start DATA SECTION

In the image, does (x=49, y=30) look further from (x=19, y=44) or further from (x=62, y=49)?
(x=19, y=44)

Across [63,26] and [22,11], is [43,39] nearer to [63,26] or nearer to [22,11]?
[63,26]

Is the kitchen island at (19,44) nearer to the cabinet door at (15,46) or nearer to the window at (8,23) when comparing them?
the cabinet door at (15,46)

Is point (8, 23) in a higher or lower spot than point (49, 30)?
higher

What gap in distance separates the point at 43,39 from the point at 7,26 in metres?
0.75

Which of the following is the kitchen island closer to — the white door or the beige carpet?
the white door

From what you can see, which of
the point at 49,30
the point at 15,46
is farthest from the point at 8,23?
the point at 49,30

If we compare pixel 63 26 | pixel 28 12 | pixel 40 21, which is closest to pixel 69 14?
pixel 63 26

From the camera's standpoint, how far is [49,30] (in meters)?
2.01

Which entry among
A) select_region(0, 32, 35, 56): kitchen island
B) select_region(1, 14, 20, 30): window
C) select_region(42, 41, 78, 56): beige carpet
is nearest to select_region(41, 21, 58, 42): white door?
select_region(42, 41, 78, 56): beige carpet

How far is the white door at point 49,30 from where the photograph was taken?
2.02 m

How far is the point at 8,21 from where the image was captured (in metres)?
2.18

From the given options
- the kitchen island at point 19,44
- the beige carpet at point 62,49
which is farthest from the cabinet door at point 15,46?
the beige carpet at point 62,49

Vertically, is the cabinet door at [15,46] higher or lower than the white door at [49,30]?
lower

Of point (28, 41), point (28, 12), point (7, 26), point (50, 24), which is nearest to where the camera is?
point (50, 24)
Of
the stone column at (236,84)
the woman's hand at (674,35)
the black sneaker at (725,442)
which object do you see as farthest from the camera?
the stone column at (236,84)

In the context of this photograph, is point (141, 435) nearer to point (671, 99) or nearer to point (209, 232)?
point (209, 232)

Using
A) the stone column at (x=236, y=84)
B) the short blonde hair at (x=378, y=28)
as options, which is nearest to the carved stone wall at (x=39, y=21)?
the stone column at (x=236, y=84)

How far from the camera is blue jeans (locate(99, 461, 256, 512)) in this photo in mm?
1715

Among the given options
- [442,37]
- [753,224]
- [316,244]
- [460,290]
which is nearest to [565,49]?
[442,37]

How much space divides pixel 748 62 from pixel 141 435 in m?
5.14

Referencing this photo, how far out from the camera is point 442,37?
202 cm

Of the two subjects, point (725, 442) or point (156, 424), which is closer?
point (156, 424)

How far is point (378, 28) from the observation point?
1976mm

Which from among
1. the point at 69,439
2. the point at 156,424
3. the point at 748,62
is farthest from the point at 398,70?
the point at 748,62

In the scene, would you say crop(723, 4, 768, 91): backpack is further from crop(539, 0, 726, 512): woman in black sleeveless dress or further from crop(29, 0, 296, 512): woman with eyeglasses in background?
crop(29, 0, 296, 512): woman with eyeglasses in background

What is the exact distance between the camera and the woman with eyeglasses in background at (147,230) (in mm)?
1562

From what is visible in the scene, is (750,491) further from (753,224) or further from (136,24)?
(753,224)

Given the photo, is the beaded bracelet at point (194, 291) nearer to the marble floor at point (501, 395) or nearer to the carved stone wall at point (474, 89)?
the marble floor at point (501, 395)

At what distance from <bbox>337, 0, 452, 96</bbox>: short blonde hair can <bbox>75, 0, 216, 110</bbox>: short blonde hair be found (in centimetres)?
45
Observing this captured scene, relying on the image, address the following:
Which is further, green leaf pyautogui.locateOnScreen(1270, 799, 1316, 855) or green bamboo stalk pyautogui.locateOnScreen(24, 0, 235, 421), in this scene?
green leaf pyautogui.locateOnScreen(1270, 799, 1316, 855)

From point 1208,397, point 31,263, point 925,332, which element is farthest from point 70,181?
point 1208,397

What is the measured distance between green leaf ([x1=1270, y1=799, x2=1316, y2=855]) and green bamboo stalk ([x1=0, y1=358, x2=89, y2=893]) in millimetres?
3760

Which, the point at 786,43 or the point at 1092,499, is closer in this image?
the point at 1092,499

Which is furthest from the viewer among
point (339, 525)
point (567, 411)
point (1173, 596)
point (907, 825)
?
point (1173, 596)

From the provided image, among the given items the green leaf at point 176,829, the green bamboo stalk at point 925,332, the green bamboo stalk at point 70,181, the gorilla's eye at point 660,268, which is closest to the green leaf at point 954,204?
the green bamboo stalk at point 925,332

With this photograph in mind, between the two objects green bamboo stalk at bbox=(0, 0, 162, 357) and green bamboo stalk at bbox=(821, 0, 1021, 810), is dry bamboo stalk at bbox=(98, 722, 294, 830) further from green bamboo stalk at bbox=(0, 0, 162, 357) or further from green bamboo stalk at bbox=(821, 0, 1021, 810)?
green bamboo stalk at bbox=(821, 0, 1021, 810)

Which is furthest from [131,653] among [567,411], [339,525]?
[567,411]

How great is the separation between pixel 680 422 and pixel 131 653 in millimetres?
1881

end DATA SECTION

WHAT TO PRODUCE: How many lines of the rows above contain the string "pyautogui"? Match case exactly, and reply with the number alone.

CORRECT OUTPUT: 2